Зофи усаживала молчаливого мальчика, который беспрерывно сосал большой палец, рядом с Вальтером, когда тот вдруг завопил:
– Штефан! – и, перекатившись через соседа, побежал к двери вагона.
– Вальтер, нет! Нельзя сходить с поезда! – крикнула Зофи, погналась за ним и вдруг увидела Штефана, но уже не на платформе, а в поезде – он бежал к ним с Вальтером по проходу соседнего вагона.
Ворвавшись в их вагон, он схватил Вальтера на руки, подкинул его, улыбаясь во весь рот, так что шрама на губе почти не было видно:
– Я здесь, Вальт! Я с тобой!
Зофи из открытых дверей вагона высматривала на перроне дедушку – он стоял к поезду спиной. Из-за его плеча выглядывала Иоганна.

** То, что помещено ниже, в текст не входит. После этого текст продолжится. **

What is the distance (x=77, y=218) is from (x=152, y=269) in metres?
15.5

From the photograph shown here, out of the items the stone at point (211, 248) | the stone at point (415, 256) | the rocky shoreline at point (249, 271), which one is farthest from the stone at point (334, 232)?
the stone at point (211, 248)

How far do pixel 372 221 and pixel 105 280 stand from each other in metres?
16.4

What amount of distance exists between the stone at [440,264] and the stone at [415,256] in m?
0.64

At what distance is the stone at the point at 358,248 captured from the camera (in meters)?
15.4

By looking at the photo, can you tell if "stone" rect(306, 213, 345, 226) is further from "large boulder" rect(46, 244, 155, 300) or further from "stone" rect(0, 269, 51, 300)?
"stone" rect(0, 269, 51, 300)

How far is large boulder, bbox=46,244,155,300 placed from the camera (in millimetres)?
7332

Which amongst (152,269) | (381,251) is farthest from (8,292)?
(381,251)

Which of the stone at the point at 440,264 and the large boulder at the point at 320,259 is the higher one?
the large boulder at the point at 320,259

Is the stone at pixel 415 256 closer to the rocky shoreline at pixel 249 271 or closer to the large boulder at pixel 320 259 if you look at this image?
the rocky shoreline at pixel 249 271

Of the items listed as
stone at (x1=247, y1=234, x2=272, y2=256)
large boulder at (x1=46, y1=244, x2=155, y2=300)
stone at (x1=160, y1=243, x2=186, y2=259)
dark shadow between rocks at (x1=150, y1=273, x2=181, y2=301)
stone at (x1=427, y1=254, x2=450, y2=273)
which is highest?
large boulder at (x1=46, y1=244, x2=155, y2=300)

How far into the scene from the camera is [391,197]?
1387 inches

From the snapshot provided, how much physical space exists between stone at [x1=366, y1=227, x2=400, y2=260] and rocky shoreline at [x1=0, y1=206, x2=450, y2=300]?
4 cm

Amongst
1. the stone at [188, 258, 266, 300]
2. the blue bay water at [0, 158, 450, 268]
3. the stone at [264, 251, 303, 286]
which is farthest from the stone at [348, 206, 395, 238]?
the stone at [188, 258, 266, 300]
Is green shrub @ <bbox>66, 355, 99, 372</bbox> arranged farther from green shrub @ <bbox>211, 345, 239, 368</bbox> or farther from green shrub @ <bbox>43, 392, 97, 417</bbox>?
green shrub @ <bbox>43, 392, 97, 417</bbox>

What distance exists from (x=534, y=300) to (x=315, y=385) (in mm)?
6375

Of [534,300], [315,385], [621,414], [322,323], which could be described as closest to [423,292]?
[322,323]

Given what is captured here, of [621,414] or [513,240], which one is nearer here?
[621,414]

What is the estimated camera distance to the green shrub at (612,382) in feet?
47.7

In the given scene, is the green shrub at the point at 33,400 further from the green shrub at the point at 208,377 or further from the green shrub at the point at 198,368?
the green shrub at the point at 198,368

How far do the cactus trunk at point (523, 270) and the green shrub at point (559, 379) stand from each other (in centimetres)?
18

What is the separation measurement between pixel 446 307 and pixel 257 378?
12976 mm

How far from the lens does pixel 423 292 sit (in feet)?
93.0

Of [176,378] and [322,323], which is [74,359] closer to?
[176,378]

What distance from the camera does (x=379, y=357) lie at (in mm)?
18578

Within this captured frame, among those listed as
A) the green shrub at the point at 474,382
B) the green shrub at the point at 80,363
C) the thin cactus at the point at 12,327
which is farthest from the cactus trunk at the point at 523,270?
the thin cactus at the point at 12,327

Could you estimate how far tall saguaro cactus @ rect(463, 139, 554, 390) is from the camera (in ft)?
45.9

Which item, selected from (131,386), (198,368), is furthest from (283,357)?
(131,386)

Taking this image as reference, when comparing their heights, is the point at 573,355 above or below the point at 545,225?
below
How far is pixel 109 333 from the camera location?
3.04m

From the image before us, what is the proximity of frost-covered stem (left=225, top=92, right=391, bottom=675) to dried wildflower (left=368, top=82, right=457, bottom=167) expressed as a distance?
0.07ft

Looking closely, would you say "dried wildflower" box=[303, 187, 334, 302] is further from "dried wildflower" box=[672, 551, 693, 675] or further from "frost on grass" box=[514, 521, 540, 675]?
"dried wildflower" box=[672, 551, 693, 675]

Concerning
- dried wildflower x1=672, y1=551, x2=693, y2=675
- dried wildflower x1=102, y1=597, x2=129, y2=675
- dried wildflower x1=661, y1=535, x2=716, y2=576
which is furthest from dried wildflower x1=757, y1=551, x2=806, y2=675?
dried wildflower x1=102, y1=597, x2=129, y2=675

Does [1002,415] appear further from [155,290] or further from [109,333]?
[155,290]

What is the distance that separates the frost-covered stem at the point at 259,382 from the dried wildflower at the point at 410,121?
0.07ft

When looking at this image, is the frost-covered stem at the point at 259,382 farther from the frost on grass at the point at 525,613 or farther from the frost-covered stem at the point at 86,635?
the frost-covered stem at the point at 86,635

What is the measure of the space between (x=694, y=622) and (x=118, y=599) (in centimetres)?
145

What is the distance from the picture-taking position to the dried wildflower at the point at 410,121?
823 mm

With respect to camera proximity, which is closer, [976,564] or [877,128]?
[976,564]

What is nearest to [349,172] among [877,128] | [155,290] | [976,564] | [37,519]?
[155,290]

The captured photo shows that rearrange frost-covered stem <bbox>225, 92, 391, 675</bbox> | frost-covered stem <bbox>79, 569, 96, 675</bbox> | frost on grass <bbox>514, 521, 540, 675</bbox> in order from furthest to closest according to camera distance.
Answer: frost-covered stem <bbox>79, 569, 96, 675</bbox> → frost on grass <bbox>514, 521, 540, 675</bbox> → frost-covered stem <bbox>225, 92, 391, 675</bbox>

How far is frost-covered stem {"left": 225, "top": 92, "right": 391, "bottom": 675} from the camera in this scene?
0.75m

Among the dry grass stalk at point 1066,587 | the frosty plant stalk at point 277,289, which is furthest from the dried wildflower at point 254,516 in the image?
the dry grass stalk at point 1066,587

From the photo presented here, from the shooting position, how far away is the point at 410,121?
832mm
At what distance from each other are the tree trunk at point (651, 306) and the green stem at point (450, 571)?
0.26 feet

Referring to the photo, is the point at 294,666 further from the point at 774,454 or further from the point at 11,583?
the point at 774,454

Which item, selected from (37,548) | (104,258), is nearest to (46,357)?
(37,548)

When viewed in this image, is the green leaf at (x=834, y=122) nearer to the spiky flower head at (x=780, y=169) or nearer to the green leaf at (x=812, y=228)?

– Зозо, я хочу с тобой! – закричала она, увидев сестру.
– Я люблю тебя, Иоганна! – крикнула та в ответ, изо всех сил сдерживая слезы, стараясь не думать о том, что, может быть, никогда больше не увидит ни дедушку, ни Иоганну, ни маму. – Я тебя люблю! – крикнула она еще раз. – Я всех вас люблю!
На перроне забилась в истерике женщина, чьих детей не взяли в поезд.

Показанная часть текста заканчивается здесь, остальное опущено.